Aborted Innovation

Thursday, July 10, 2014

Regulars here know that I oppose government regulation of the economy on the grounds that it violates individual rights and is, therefore, contrary to the proper purpose of government. That said, in the fight against regulation, it can be persuasive to consider cost-benefit analyses, such as one I got wind of a few years ago that placed a price tag of $1.75 trillion per annum on federal regulation alone. However, this approach comes with a couple of problems, one of them being that, in the face of such analyses, many people lose sight of the main objection against regulations noted above.

Another problem is that an ideological opponent might simply lob the results of a completely different cost-benefit analysis your way:

My analysis ... went through the [Office of Management and Budget] data, which indicate that the benefits of government regulations have consistently and significantly exceeded their costs.
Unless you have at least a basic understanding of at least one of these analyses, you aren't going to be able to offer much insight about this little discrepancy -- not that there's anything right about the government issuing marching orders.

That said, I think it is safe to say that the author of the above quote did not factor in a close cousin of Bastiat's Broken Window. Let's call it aborted innovation. The Health Care Blog reports that Google's co-founders have a very limited entrepreneurial appetite for branching out into medicine due to the regulatory environment they would face:
On the face of it, it's pretty amazing that a company that doesn't think twice about tackling absurdly challenging scientific projects (e.g., driverless cars) is brought to its knees by the prospect of dealing with the byzantine regulation around healthcare (and more generally, our "calcified hairball" system of care, as VC Esther Dyson has put it).  A similar sentiment has been expressed by VC and Uber-investor Bill Gurley as well; evidently taking on taxi and limousine commissions is more palatable than taking on the healthcare establishment.  [minor edits]
The author thinks that there is a path forward even "within the constraints of our existing system", but this system may have already cost us the progress that two very able minds could have brought us.

Whatever the calculable costs or alleged benefits of the government building hoops and making us jump through them -- which is wrong to begin with -- I fail to see how many people would tolerate this going on for long if they knew these hoops were causing people to pass on the chance to save or improve their very lives.

* GIVEN RECORDS:

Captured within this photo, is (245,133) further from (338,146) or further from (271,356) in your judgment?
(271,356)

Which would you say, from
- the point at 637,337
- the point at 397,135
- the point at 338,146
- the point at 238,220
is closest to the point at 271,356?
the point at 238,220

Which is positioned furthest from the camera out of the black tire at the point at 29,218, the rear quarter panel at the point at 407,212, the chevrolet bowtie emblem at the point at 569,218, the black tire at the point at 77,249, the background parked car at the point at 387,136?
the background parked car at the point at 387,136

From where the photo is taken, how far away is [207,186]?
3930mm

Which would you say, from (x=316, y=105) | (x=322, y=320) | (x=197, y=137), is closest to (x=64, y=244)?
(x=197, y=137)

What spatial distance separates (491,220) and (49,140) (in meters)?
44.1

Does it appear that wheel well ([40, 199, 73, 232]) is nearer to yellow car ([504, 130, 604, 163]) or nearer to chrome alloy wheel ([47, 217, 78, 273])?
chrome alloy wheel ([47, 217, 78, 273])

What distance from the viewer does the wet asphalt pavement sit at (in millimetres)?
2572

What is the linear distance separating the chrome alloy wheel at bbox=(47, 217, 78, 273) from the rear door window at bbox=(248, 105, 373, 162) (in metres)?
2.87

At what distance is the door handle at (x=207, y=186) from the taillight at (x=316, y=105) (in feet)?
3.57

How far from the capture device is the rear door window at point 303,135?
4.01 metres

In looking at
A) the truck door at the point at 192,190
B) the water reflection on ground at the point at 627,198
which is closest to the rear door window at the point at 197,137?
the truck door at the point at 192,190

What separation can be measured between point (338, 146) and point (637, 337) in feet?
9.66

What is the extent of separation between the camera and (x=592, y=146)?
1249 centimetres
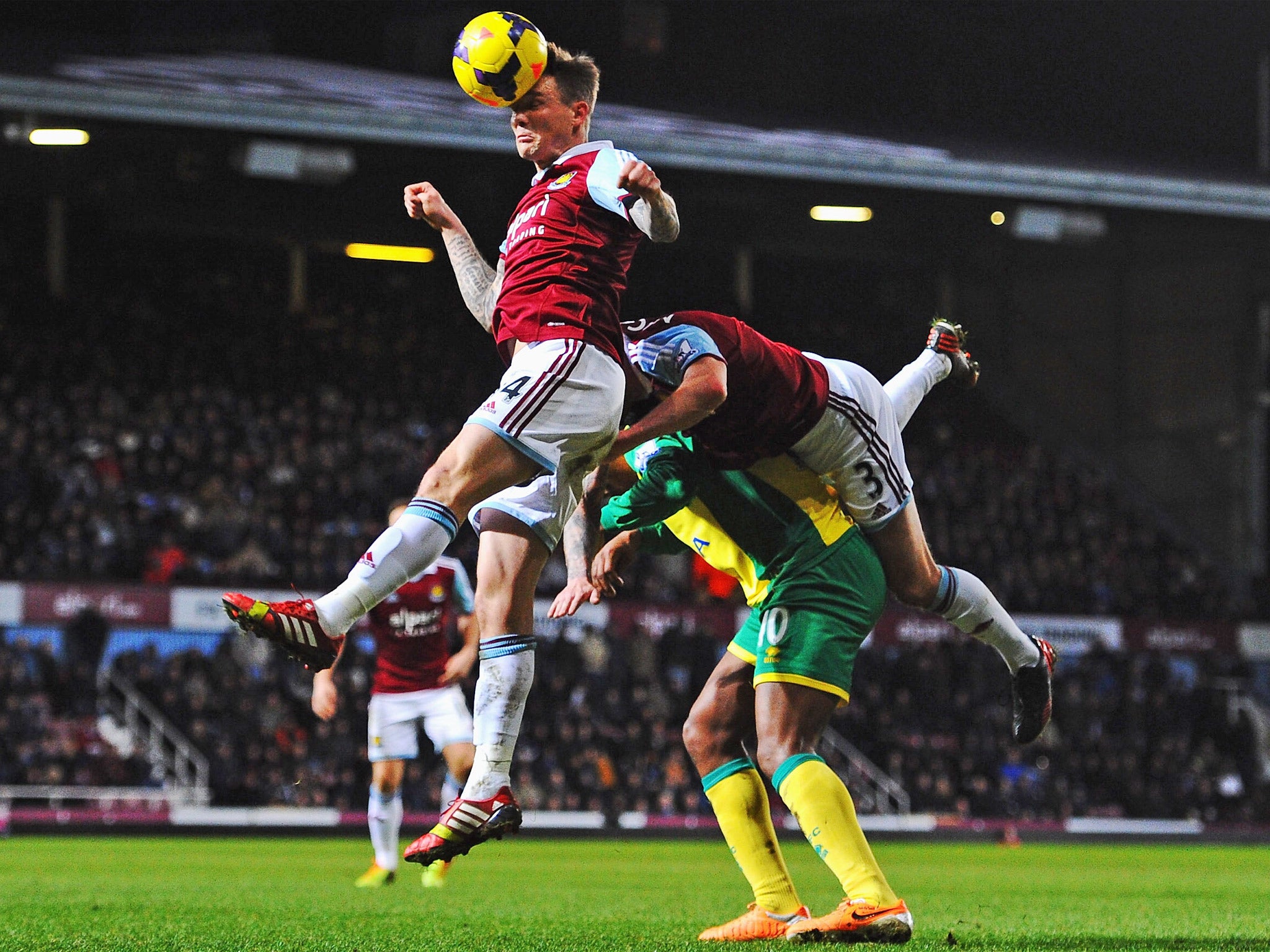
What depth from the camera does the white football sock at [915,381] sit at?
A: 713cm

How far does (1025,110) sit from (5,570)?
19463 millimetres

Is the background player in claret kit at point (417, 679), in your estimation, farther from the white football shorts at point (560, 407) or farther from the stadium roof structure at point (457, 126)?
the stadium roof structure at point (457, 126)

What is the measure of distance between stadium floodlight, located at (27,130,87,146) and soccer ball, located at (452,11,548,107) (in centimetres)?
1980

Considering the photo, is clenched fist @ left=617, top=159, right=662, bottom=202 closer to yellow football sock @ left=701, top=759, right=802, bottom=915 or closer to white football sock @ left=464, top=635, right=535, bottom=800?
Answer: white football sock @ left=464, top=635, right=535, bottom=800

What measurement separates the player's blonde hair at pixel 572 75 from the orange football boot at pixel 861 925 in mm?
2913

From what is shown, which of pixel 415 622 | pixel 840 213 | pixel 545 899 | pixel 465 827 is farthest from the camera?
pixel 840 213

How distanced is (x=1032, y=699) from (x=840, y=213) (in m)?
22.8

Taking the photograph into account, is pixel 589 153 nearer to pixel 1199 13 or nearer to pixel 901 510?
pixel 901 510

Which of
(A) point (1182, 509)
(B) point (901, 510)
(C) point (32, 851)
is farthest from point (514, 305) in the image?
(A) point (1182, 509)

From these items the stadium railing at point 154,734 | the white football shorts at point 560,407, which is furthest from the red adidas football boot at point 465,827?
the stadium railing at point 154,734

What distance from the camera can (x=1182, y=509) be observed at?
32.1 meters

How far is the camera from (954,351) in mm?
7504

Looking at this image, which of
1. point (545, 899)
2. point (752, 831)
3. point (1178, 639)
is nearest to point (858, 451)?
point (752, 831)

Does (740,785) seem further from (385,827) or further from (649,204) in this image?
(385,827)
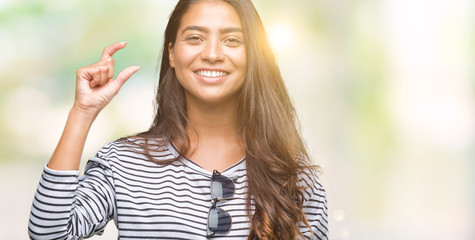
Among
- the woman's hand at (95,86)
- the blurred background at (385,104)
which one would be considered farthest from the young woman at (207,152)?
the blurred background at (385,104)

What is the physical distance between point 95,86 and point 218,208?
1.40ft

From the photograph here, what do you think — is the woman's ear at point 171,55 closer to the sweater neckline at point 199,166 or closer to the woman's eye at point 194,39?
the woman's eye at point 194,39

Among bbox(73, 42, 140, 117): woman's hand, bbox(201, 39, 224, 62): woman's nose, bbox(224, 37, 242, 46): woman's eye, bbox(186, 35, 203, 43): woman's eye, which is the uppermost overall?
bbox(186, 35, 203, 43): woman's eye

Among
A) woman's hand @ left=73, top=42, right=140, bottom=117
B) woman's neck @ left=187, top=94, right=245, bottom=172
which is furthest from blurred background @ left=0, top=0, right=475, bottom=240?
woman's hand @ left=73, top=42, right=140, bottom=117

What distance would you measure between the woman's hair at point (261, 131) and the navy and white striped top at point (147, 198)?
0.03m

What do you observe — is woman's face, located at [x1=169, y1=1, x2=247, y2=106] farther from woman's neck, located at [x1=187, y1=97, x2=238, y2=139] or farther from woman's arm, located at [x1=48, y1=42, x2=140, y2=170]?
woman's arm, located at [x1=48, y1=42, x2=140, y2=170]

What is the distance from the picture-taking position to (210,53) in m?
1.61

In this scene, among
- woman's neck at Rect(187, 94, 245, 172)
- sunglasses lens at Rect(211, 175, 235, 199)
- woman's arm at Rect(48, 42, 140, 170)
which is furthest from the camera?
woman's neck at Rect(187, 94, 245, 172)

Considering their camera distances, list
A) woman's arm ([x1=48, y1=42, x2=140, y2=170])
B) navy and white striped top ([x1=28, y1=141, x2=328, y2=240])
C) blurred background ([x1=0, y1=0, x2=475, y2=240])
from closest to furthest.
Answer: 1. woman's arm ([x1=48, y1=42, x2=140, y2=170])
2. navy and white striped top ([x1=28, y1=141, x2=328, y2=240])
3. blurred background ([x1=0, y1=0, x2=475, y2=240])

* ACTIVITIES:
1: In the blog post on aborted innovation, what yearly price tag did one cost-benefit analysis put on federal regulation alone?
2: Duplicate the passage of the blog post on aborted innovation from "My analysis ..." up to and including "issuing marching orders.".

* SOLUTIONS FOR EACH TASK:
1: $1.75 trillion per year.

2:
My analysis ... went through the [Office of Management and Budget] data, which indicate that the benefits of government regulations have consistently and significantly exceeded their costs.
Unless you have at least a basic understanding of at least one of these analyses, you aren't going to be able to offer much insight about this little discrepancy -- not that there's anything right about the government issuing marching orders.